## GIVEN PROBLEM
Copy out the lines below exactly, starting with the line that contains "In terms of" and going on through the line that contains "stair step at bbox 0,176,178,188 <", with both of those lines included.

## RECORDS FOR THE EXERCISE
+--

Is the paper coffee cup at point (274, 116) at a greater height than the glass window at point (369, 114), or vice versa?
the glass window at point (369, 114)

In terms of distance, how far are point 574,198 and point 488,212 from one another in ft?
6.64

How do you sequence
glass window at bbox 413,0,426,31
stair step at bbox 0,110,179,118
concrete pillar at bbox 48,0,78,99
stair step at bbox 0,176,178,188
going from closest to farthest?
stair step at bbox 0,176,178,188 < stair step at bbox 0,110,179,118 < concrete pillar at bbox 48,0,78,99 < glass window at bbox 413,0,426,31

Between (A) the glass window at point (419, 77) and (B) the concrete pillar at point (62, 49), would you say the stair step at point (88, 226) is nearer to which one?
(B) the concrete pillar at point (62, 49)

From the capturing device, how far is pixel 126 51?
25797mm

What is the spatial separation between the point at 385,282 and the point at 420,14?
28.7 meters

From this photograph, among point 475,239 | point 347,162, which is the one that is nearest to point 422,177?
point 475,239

+--

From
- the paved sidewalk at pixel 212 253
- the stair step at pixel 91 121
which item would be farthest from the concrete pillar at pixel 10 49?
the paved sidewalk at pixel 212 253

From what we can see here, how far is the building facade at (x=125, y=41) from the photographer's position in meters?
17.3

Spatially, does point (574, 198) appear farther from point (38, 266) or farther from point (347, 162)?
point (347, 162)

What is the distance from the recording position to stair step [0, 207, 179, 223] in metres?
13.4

+--

## ANSWER TO THE EXERCISE
In terms of distance, how far are point 574,198 and point 488,212 from one another in ft?
6.64

How do you sequence
glass window at bbox 413,0,426,31
stair step at bbox 0,110,179,118
concrete pillar at bbox 48,0,78,99
stair step at bbox 0,176,178,188
going from closest to farthest?
stair step at bbox 0,176,178,188 < stair step at bbox 0,110,179,118 < concrete pillar at bbox 48,0,78,99 < glass window at bbox 413,0,426,31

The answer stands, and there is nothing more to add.